*EXERCISE DIRECTIONS:*
Across the data, every line with the word "Madoqua" counts once; state the total alone.

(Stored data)
===============

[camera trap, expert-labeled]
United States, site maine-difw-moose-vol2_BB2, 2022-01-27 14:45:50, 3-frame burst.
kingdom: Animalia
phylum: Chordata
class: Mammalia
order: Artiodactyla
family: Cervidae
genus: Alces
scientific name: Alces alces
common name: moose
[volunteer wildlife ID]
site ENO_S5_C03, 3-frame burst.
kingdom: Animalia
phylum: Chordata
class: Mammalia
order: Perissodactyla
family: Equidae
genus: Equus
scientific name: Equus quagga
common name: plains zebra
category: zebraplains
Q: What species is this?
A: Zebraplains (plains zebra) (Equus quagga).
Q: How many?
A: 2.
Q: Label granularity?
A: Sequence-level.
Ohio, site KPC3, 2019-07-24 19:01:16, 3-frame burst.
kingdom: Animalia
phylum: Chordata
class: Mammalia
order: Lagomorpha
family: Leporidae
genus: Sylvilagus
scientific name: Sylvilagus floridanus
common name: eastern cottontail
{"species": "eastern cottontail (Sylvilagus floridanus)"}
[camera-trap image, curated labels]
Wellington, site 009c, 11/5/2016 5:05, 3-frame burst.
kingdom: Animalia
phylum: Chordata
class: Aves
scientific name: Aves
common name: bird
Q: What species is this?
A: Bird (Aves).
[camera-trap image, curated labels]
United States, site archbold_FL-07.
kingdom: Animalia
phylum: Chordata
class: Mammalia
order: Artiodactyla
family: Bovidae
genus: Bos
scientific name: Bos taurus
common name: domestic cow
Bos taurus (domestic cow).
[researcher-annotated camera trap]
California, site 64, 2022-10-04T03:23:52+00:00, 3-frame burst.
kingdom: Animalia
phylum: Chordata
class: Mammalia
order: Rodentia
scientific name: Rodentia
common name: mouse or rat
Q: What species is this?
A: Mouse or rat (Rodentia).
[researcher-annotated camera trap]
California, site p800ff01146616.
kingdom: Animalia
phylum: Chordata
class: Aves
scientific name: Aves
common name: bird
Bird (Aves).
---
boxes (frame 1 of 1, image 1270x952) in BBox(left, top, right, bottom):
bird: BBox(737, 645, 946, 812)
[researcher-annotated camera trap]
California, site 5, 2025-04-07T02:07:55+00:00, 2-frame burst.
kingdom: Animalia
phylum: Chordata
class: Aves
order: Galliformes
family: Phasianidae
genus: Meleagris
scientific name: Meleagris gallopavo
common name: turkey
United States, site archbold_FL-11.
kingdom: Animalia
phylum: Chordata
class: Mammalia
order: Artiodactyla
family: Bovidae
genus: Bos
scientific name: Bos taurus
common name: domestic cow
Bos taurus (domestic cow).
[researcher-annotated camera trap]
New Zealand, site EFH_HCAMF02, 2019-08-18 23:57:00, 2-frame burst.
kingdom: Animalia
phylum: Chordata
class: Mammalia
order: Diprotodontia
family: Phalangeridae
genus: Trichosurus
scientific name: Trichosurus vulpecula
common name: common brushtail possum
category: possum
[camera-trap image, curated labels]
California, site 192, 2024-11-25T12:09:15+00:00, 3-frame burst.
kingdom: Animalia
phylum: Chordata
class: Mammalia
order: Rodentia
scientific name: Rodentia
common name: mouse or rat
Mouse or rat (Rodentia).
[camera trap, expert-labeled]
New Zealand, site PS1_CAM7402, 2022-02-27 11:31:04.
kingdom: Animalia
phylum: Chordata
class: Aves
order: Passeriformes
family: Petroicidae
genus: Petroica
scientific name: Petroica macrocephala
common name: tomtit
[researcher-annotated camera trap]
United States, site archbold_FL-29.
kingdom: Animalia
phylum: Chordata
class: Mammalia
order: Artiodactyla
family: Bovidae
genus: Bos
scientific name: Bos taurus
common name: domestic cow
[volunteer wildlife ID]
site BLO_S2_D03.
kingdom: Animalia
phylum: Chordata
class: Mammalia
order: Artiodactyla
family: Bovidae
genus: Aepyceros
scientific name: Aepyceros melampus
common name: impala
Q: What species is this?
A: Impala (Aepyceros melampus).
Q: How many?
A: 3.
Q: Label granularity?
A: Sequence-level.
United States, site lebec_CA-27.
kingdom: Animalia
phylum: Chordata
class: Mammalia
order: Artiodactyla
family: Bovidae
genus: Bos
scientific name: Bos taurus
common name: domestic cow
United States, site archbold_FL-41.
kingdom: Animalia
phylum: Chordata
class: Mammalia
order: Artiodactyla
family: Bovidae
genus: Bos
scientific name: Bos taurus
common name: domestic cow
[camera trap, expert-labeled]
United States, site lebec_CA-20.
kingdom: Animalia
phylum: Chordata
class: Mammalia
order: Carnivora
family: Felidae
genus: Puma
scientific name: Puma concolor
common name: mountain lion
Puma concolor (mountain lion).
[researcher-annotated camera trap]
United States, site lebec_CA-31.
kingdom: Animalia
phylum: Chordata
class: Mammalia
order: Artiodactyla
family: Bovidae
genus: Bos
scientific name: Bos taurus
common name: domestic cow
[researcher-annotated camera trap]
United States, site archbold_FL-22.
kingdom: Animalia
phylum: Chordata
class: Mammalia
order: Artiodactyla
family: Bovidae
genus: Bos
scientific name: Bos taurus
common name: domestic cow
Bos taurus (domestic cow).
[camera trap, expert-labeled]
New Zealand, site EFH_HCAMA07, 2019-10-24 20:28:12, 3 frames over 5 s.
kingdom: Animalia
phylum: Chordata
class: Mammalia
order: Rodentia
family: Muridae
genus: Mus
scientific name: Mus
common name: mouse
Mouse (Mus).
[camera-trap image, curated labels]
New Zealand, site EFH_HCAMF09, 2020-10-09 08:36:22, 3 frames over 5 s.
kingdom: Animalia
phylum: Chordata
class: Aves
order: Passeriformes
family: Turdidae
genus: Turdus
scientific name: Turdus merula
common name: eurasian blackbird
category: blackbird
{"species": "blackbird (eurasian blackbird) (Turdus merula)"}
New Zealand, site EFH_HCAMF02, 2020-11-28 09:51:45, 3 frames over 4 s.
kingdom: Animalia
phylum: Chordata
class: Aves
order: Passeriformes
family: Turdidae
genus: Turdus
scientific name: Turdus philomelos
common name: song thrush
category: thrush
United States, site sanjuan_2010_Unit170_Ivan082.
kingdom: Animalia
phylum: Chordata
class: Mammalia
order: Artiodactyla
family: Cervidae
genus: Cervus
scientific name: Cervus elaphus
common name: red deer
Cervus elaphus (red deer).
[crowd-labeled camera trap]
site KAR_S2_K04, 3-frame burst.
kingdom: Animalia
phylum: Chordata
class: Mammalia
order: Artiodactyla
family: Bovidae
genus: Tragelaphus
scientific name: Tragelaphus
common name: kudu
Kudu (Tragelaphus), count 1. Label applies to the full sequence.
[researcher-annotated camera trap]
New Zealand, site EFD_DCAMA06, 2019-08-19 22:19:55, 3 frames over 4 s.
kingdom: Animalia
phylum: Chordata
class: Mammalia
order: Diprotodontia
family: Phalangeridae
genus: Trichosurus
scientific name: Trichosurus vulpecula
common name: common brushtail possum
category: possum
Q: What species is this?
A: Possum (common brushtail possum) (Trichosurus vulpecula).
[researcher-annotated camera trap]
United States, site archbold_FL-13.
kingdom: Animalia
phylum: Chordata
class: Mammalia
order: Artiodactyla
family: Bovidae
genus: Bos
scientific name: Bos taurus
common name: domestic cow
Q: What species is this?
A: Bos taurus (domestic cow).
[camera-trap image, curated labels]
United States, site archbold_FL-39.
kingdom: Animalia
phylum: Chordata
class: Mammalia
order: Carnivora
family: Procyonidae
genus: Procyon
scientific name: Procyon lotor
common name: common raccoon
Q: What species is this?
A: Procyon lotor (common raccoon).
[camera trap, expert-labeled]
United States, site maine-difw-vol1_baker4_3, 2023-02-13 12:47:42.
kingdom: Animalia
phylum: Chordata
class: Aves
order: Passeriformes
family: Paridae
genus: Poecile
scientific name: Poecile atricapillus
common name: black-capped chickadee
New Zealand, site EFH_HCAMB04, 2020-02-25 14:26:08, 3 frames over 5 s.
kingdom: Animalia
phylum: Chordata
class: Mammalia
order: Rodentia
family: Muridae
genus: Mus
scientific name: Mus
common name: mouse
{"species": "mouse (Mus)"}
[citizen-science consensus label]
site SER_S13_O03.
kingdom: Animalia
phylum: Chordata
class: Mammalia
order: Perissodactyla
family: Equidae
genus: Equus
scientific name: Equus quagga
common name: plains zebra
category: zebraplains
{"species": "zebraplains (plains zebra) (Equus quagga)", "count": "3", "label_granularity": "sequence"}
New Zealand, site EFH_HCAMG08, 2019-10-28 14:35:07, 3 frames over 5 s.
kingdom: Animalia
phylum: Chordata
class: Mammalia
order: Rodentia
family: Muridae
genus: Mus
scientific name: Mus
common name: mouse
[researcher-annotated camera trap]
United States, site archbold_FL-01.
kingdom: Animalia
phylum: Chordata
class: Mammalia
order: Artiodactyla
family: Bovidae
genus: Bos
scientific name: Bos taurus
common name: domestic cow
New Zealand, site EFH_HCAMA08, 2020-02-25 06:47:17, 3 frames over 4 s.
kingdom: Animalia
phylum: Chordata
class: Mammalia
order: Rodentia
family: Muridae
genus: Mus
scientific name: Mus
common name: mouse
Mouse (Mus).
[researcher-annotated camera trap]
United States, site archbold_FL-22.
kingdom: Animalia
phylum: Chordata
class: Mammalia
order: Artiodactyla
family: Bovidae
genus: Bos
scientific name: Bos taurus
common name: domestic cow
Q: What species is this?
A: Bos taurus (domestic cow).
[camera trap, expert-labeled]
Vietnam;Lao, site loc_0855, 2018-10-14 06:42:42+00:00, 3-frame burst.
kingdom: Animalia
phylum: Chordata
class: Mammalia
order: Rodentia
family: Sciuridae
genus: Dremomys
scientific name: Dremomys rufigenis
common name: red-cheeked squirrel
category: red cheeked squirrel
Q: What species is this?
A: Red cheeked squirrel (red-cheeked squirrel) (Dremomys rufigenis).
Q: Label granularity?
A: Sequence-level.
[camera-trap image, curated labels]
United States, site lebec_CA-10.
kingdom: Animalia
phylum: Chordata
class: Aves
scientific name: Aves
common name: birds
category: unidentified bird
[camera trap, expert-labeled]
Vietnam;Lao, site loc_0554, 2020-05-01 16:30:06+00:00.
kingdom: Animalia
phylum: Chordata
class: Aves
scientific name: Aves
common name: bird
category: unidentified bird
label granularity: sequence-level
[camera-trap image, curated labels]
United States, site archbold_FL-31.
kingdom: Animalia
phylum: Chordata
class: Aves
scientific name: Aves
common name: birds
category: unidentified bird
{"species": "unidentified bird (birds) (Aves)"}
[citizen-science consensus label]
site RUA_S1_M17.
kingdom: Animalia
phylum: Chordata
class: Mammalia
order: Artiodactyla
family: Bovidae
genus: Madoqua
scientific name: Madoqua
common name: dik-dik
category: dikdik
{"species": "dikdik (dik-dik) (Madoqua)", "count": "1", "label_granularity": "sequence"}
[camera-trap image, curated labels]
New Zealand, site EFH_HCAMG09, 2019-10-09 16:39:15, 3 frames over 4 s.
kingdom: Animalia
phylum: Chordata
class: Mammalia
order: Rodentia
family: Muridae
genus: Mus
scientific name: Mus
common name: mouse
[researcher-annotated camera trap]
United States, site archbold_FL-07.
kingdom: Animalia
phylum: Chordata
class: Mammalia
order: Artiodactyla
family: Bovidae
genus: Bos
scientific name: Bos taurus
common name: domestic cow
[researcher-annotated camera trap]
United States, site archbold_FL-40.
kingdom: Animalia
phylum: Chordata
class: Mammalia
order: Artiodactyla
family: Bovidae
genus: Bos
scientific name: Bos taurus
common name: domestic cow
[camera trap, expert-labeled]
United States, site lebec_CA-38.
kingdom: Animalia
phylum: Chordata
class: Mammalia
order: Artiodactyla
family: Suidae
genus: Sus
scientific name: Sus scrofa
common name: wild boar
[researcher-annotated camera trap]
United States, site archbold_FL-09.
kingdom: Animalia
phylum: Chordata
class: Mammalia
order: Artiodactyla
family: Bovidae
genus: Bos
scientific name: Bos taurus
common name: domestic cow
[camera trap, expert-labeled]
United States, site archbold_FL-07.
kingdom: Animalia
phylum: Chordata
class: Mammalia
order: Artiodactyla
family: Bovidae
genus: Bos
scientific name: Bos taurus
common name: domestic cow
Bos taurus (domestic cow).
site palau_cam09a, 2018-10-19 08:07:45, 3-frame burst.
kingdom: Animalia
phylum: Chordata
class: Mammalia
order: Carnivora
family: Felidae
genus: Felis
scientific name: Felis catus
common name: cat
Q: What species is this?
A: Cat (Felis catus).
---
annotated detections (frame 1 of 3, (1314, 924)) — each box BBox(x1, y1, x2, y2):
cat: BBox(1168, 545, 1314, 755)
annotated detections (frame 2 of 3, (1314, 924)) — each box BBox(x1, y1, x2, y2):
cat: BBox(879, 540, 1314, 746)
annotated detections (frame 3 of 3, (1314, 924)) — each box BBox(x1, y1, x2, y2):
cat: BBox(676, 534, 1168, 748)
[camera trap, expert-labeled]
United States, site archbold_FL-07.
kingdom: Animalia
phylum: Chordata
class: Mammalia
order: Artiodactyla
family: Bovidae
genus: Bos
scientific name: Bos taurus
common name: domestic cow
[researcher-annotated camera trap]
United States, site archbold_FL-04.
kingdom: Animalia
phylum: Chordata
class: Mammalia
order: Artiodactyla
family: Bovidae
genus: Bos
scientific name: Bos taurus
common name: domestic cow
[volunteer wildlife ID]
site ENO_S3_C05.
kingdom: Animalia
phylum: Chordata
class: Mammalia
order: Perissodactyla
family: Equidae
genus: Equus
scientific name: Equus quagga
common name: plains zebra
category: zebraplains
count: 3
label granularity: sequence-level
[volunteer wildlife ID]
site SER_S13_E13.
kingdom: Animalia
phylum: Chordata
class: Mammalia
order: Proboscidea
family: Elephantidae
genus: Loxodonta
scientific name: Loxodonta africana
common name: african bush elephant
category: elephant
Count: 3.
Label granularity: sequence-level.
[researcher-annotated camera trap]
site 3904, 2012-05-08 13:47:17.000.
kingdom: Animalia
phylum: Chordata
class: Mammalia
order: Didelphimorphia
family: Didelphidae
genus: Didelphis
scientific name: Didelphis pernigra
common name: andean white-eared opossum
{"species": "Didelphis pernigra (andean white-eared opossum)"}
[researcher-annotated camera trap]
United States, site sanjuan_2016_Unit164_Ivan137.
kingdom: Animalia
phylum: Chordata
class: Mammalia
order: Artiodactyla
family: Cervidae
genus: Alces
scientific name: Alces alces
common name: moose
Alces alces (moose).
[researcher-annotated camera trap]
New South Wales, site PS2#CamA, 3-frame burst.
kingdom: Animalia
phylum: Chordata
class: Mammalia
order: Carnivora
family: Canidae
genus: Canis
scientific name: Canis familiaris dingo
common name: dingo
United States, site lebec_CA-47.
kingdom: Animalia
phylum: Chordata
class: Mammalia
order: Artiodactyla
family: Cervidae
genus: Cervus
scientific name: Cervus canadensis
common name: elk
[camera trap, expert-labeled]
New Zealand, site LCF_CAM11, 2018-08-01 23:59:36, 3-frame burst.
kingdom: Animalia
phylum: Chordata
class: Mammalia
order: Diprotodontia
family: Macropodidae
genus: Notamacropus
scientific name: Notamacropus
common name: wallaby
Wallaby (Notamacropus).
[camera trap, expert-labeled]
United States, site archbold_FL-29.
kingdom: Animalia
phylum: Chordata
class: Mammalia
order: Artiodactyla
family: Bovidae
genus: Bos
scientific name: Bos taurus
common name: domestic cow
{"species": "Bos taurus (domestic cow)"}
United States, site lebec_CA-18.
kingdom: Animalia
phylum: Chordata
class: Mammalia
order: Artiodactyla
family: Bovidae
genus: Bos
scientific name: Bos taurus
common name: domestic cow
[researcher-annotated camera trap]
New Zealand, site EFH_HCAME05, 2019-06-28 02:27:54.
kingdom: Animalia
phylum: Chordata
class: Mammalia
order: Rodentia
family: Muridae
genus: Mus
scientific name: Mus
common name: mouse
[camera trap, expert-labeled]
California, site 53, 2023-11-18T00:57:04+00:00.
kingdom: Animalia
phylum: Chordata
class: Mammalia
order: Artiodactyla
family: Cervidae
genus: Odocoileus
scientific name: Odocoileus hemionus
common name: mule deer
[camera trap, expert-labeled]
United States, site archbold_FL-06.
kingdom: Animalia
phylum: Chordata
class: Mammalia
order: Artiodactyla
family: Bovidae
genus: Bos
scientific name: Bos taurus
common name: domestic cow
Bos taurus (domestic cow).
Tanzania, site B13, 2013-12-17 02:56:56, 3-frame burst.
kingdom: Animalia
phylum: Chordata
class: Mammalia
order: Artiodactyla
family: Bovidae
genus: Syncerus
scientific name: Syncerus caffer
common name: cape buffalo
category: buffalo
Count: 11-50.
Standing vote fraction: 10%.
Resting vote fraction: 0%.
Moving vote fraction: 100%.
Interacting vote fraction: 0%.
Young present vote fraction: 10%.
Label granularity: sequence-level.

===============

*RESPONSE TO THIS TASK:*
3